Task goal: Replace "Giving Tuesday" with "Cyber Monday" in the lines below and change nothing else. Don't include the pictures.

+--

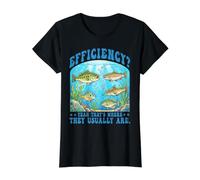 Efficiency Yeah that’s Where They Usually are Funny Fishing Value Graphic T-Shirt, Women, Black, M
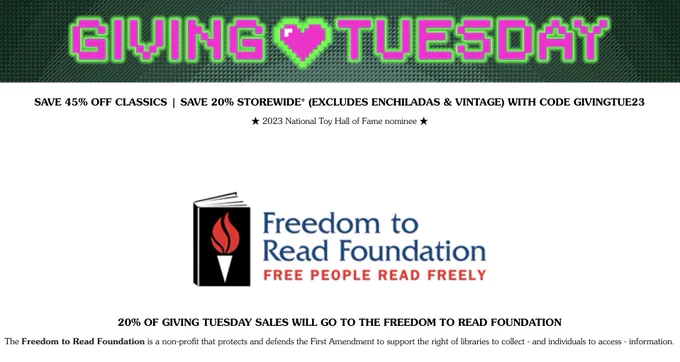 Image from Choose Your Own Adventure website that reads Giving Tuesday. 20% of Giving Tuesday Sales will go to the Freedom to Read Foundation. The Freedom to Read Foundation is a non-profit that protects and defends the First Amendment to support the right of libraries to collect - and individuals to access - information.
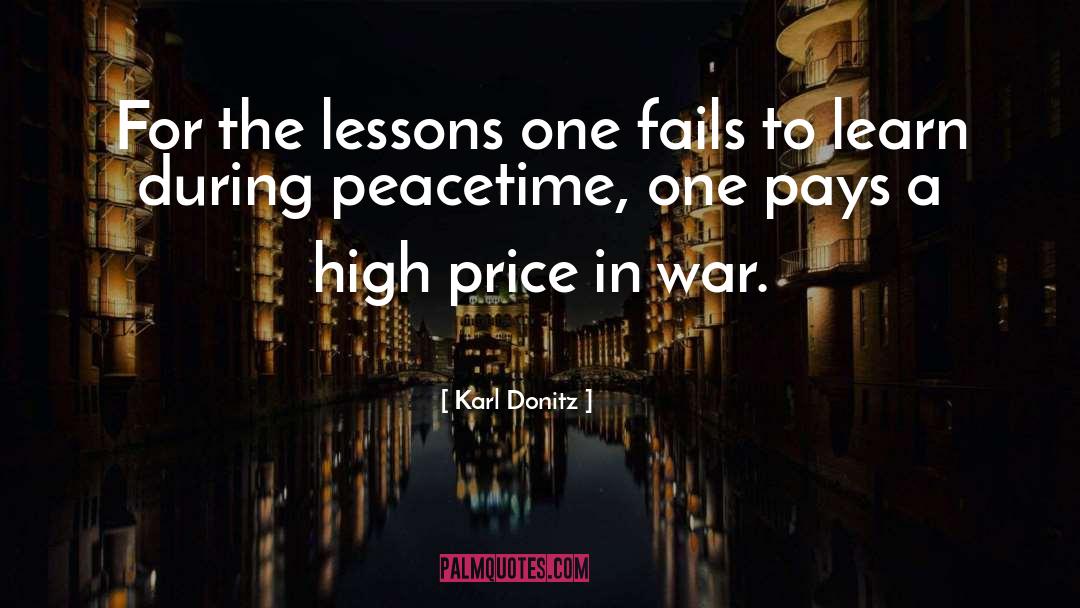 Karl Donitz Quotes: For the lessons one fails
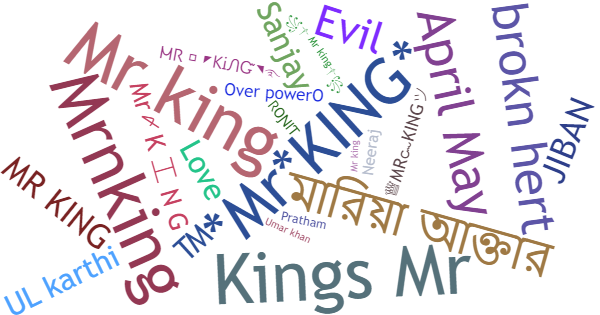 Nicknames for MrKing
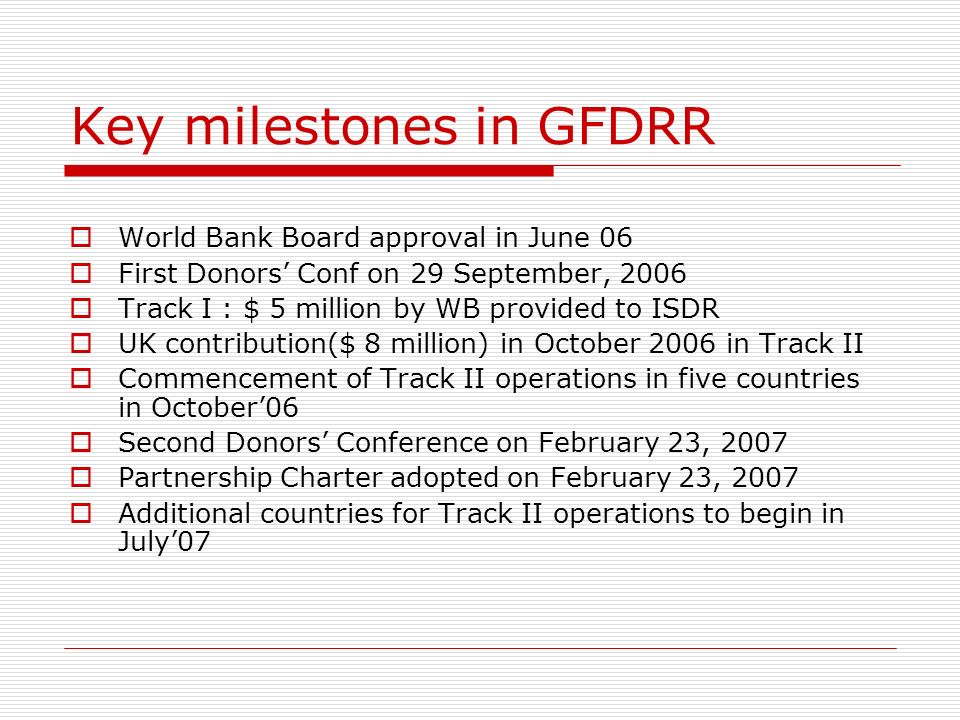 Key milestones in GFDRR World Bank Board approval in June 06 First Donors Conf on 29 September, 2006 Track I : $ 5 million by WB provided to ISDR UK contribution($ 8 million) in October 2006 in Track II Commencement of Track II operations in five countries in October06 Second Donors Conference on February 23, 2007 Partnership Charter adopted on February 23, 2007 Additional countries for Track II operations to begin in July07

+--

Reply to the task:
 Efficiency Yeah that’s Where They Usually are Funny Fishing Value Graphic T-Shirt, Women, Black, M
 Image from Choose Your Own Adventure website that reads Cyber Monday. 20% of Cyber Monday Sales will go to the Freedom to Read Foundation. The Freedom to Read Foundation is a non-profit that protects and defends the First Amendment to support the right of libraries to collect - and individuals to access - information.
 Karl Donitz Quotes: For the lessons one fails
 Nicknames for MrKing
 Key milestones in GFDRR World Bank Board approval in June 06 First Donors Conf on 29 September, 2006 Track I : $ 5 million by WB provided to ISDR UK contribution($ 8 million) in October 2006 in Track II Commencement of Track II operations in five countries in October06 Second Donors Conference on February 23, 2007 Partnership Charter adopted on February 23, 2007 Additional countries for Track II operations to begin in July07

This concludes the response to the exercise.